Il "ritardo" accumulato nelle scelte ha ragioni di "sistema"
TERMOLI. Secondo fine settimana consecutivo senza alcun annuncio da parte della coalizione di centrodestra, che complici le presenze istituzionali al Vinitaly di Verona da parte di metà della Giunta regionale, soprattutto col governatore Roberti e l'assessore Marone, commissario della Lega in Molise, vedrà rimandato a domani (stasera è previsto il loro rientro in Molise).
Con ogni probabilità, sarà lo step decisivo per decidere la candidatura sul comune capoluogo, snodo imprescindibile anche per ufficializzare quello che tutti già sanno accadrà sulla costa, ossia la designazione dell'assessore all'Urbanistica Nico Balice a candidato sindaco di Termoli. Non c'è più molto tempo, infatti, quella che fino a poche settimane fa appariva tempistica ancora pingue per mettere assieme i pezzi, ora comincia a diventare corta, col fiato sul collo del calendario.
Ma in attesa che per Palazzo San Giorgio la fumata possa diventare bianca, è inevitabile porre una riflessione, quella della crisi delle dinamiche interne alle coalizioni tradizionali, e non riguarda questo aspetto solo il centrodestra, ma anche il centrosinistra, basti vedere cosa è accaduto proprio in riva all'Adriatico.
Una crisi dettata dall'assenza di radicamento dei partiti sul territorio, slegato da attività portate avanti assieme alla gente, ma funzionali solo a puntellare gli assetti nelle istituzioni, una lunga deriva che parte da quando gli eletti, poco dopo l'avvio della Seconda repubblica, hanno preso a mano a mano il sopravvento sulle segreterie di partito e questo proprio tra i conservatori, definiamoli così, è stata l'evoluzione più evidente.

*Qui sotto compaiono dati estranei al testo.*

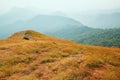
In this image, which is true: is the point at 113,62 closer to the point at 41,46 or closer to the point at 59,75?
the point at 59,75

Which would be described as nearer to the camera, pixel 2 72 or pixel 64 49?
pixel 2 72

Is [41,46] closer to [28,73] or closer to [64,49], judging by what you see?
[64,49]

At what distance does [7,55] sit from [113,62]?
17.8 m

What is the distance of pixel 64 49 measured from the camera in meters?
37.5

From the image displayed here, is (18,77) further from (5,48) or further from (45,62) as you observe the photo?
(5,48)

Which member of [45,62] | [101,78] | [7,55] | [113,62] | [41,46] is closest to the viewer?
[101,78]

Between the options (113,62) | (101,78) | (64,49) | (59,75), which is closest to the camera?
(101,78)

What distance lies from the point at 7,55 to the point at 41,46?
8131 mm

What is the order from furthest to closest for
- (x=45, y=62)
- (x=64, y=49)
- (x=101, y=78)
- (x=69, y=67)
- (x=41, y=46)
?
1. (x=41, y=46)
2. (x=64, y=49)
3. (x=45, y=62)
4. (x=69, y=67)
5. (x=101, y=78)

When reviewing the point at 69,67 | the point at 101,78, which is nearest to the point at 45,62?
the point at 69,67

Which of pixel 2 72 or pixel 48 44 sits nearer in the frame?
pixel 2 72

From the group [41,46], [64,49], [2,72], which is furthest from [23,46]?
[2,72]

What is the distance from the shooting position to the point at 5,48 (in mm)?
39688

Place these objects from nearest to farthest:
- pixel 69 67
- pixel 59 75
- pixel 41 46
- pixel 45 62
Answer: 1. pixel 59 75
2. pixel 69 67
3. pixel 45 62
4. pixel 41 46
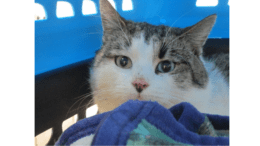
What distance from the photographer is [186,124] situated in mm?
605

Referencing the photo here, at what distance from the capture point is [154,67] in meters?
0.80

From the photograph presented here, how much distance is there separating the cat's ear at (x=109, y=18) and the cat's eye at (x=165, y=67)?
0.22 m

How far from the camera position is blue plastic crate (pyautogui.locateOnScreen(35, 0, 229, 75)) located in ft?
2.38

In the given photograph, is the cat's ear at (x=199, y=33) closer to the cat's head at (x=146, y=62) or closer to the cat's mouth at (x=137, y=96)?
the cat's head at (x=146, y=62)

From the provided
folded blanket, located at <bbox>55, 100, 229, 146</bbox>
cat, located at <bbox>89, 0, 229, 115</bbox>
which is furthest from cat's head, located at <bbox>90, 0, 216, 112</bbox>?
folded blanket, located at <bbox>55, 100, 229, 146</bbox>

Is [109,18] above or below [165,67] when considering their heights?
above

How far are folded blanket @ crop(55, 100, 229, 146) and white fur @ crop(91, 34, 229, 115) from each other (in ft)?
0.55

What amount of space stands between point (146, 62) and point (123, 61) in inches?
3.7

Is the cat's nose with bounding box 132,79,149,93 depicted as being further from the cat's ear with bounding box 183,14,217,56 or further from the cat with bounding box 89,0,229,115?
the cat's ear with bounding box 183,14,217,56

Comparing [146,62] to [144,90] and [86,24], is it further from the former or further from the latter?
[86,24]

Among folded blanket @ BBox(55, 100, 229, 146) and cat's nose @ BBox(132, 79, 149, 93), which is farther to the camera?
cat's nose @ BBox(132, 79, 149, 93)

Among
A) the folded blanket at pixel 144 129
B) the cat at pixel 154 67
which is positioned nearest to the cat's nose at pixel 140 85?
the cat at pixel 154 67

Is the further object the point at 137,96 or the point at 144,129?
the point at 137,96

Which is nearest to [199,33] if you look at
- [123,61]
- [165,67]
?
[165,67]
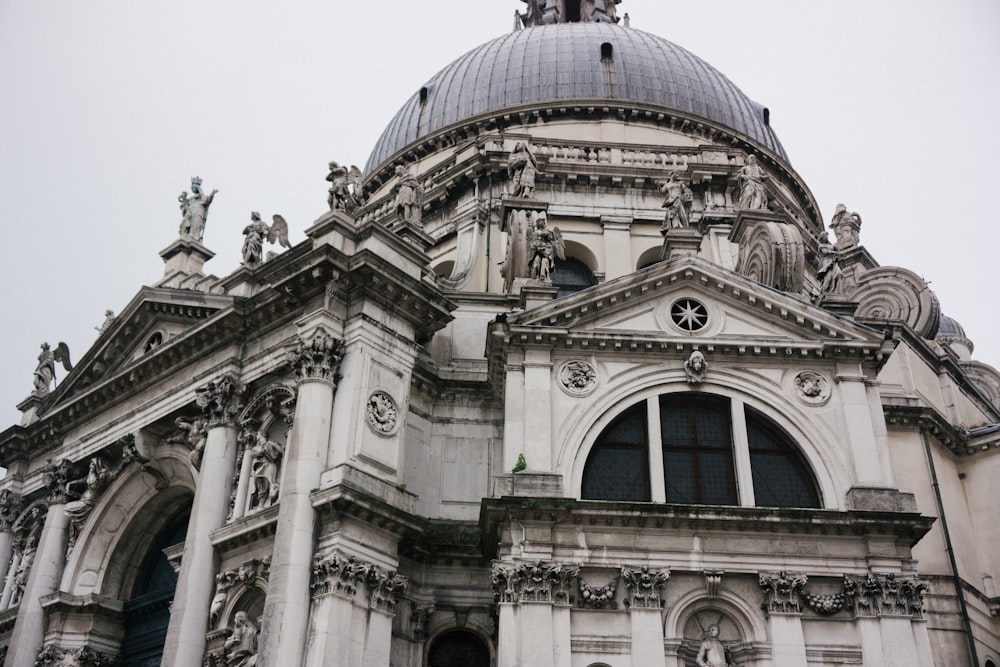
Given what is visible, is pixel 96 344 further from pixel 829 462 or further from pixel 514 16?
pixel 514 16

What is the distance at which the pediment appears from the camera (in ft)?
78.5

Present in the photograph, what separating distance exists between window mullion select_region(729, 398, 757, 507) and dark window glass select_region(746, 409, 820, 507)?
0.27 m

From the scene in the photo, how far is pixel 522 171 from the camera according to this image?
103 feet

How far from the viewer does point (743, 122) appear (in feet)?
131

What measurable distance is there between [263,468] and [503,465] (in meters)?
5.46

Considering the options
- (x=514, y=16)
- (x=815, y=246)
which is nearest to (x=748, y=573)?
(x=815, y=246)

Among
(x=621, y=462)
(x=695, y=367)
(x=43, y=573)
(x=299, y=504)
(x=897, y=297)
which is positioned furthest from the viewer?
Answer: (x=897, y=297)

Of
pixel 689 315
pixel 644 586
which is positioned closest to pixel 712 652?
pixel 644 586

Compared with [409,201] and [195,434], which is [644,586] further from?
[409,201]

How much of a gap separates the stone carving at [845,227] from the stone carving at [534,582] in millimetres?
19418

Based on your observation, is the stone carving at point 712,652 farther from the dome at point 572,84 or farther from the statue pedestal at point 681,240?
the dome at point 572,84

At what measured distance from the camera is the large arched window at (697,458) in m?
22.8

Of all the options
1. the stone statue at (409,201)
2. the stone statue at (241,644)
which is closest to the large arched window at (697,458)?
the stone statue at (241,644)

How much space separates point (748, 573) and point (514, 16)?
41.1 meters
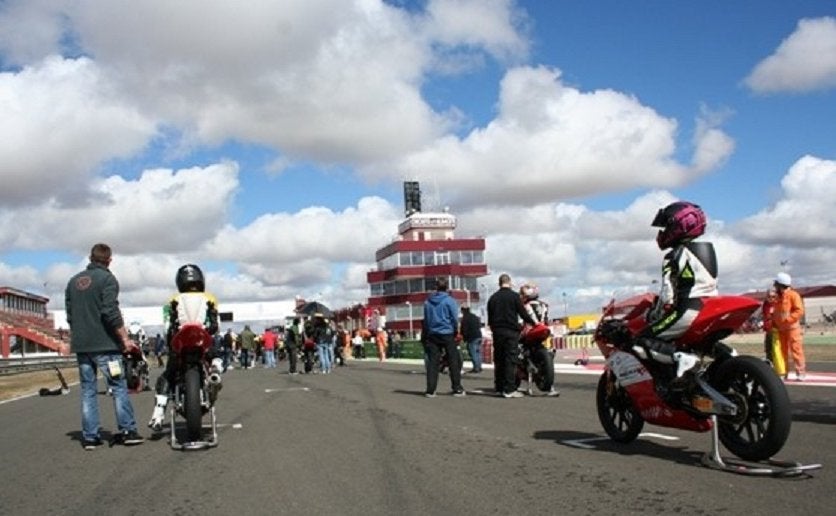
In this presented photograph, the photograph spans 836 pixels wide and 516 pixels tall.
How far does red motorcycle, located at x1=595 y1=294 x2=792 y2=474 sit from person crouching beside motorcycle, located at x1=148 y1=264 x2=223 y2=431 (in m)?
4.09

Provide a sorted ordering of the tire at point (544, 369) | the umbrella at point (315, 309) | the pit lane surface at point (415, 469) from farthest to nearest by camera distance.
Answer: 1. the umbrella at point (315, 309)
2. the tire at point (544, 369)
3. the pit lane surface at point (415, 469)

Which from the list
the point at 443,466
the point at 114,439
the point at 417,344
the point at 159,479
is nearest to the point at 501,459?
the point at 443,466

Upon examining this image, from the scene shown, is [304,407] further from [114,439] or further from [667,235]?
[667,235]

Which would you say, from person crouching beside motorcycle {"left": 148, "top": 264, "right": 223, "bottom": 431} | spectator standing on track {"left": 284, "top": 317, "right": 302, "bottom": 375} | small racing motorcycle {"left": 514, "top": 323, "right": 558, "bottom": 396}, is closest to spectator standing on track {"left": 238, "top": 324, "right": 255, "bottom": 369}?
spectator standing on track {"left": 284, "top": 317, "right": 302, "bottom": 375}

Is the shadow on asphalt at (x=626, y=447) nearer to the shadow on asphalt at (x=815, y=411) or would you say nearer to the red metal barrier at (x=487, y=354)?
the shadow on asphalt at (x=815, y=411)

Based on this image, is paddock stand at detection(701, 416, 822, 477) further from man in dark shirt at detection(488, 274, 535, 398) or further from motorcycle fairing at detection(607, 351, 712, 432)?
man in dark shirt at detection(488, 274, 535, 398)

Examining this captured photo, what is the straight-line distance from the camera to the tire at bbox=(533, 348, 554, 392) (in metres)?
12.3

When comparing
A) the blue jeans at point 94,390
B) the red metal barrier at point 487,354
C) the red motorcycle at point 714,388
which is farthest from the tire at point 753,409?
the red metal barrier at point 487,354

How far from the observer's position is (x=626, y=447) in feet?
22.8

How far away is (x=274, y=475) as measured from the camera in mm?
6383

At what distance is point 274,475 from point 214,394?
205 centimetres

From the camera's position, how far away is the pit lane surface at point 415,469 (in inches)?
201

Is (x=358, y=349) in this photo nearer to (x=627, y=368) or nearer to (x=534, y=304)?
(x=534, y=304)

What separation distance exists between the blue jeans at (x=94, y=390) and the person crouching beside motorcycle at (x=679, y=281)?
204 inches
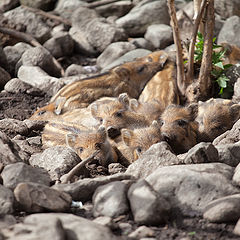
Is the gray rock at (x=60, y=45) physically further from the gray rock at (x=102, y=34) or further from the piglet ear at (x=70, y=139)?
the piglet ear at (x=70, y=139)

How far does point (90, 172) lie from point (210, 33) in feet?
Answer: 8.85

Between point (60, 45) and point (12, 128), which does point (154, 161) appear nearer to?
point (12, 128)

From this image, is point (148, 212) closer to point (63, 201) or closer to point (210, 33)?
point (63, 201)

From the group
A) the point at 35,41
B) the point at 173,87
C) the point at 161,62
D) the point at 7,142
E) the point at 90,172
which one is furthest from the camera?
the point at 35,41

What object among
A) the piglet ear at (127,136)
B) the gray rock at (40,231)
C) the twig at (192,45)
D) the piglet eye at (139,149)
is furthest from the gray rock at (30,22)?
the gray rock at (40,231)

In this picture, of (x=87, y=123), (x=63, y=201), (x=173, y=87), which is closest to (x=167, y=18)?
(x=173, y=87)

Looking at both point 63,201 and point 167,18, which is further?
point 167,18

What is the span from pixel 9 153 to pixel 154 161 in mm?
1362

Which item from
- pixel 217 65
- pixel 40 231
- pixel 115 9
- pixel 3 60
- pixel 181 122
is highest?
pixel 40 231

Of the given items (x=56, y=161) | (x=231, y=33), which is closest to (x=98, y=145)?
(x=56, y=161)

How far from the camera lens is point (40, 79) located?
8.45 metres

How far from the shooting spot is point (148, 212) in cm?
363

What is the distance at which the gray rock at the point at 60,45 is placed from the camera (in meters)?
10.1

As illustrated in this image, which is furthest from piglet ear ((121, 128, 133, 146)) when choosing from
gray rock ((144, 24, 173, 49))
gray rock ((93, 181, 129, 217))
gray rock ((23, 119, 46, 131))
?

Non è solo un difetto nella selezione e nella formazione della classe dirigente, ma è proprio il modus operandi che personalizza ed esaspera ogni confronto, trovando poi sfogo anche nelle gestioni più personalistiche del potere amministrativo. Governabilità e stabilità devono essere certamente elementi imprescindibili, ma occorre avere basi più profonde nella costruzione dei perimetri delle alleanze, molto spesso castelli di carta basati sul consenso di quel momento storico.